How to train your sticking-together rock by Andi Q. '25
I am so happy that "computer" is not a no-no word today
One of the coolest things about building and studying computers is taking rocks and training them to add and remember numbers. Wow! Rocks usually do not (and should not) know how to add or remember numbers, but we went ahead and made them do it anyway. Go humans!
But you know what’s even cooler than that? Training rocks… that STICK TOGETHER… to do those things too. That’s right – the same sticking-together rocks holding papers onto your cold-making box.
I like to think about sticking-together rocks because they are so weird and interesting. Why do they stick together? Why do other rocks not stick together? Why do so few people know how they work? So many questions, yet so few answers…
Anyway, let’s talk about how these strange rocks work and how we can turn them into computers!
How does a computer work?
I like to think of a computer as a big house with many doors, and cats walking through the open doors. Each door has a little guy controlling it, and the cats walking around the house can make the little guys open or shut their doors.
You can use these doors to control where the cats go in the house. Like this little house where cats will come out of room C only if either room A or room B don’t have cats.
It turns out that you can use this “not and” door to do… well, a lot of things. Like adding numbers:
Now just stick ten hundred hundred hundred hundred hundred of these doors in the house, and you’ll have yourself a full computer!
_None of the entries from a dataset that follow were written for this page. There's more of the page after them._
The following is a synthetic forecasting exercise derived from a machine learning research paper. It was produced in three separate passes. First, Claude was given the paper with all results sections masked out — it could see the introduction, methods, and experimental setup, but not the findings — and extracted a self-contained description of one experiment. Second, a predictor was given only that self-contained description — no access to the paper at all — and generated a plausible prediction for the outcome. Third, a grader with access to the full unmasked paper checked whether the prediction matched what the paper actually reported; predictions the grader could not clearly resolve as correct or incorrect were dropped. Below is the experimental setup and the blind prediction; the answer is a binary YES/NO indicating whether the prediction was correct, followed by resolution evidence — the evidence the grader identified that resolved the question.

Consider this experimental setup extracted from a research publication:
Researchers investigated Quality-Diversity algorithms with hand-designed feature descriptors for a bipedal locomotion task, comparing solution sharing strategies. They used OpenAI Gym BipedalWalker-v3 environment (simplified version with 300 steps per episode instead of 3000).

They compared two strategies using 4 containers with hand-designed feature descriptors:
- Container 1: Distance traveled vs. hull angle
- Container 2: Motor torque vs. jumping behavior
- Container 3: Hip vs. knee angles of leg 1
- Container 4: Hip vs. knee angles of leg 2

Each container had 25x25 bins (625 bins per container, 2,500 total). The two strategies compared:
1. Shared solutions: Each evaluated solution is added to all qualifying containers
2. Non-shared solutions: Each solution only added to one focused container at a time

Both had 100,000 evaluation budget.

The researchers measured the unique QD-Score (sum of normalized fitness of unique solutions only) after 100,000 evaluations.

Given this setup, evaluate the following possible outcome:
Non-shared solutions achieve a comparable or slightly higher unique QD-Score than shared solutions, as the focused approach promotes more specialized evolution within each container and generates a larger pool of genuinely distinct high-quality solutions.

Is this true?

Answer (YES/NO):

How do sticking-together rocks work?
Not all rocks can stick to other rocks or your cool-making box. Most rocks actually do not stick to other rocks (unless you try really hard), and some even push other rocks away.
Why does this happen? And where does this sticking-together force that we can’t see come from? To answer these questions, we have to look at a sticking-together rock up close.
Closer!
EVEN CLOSER!
Perfect.
This little piece of the rock is made of two parts: a big ball in the middle and many much smaller balls around it. (Except they’re more like waves than balls sometimes, but pretend that they’re balls for now.) These little balls cause little sticking-together forces in two ways:
- When they fly around the big ball. (Except they’re not really flying around. But it’s like they’re flying around.)
- When they turn very fast. (Except they’re not really turning, because if they were, then they’d be faster than light. But it’s like they’re turning.)
In most rocks, these little sticking-together forces point in different directions. Add them up, and you get no total force, so those rocks just sit there and do nothing. But in a few rocks, you can get those forces to point in the same direction and stay that way. Add them up, and you get a big sticking-together force!
It’s also possible for the forces to point up-down-up-down or even in a three-sided figure, but let’s now worry about these for now. I still don’t quite understand how these kinds of rocks work, and the words I’d need to explain them are really big and definitely in the no-no set of words.
Putting it all together
To make a computer door out of these sticking-together rocks, you need two of them next to each other. Remember how each rock has a force that points in one direction? Imagine now that you have two guys (instead of just one) controlling the door. If both of them push on the door, then it stays shut; but if one of them pulls instead, then the door opens.
So going back to our rocks, if they both point in one direction, then the door is open; else, it is shut! (This isn’t quite exactly what happens, but it’s the right idea.)
We could use this approach to add numbers using these rocks, but it’s usually much easier to use other rocks for that. So instead, we usually use sticking-together rocks to help computers remember numbers.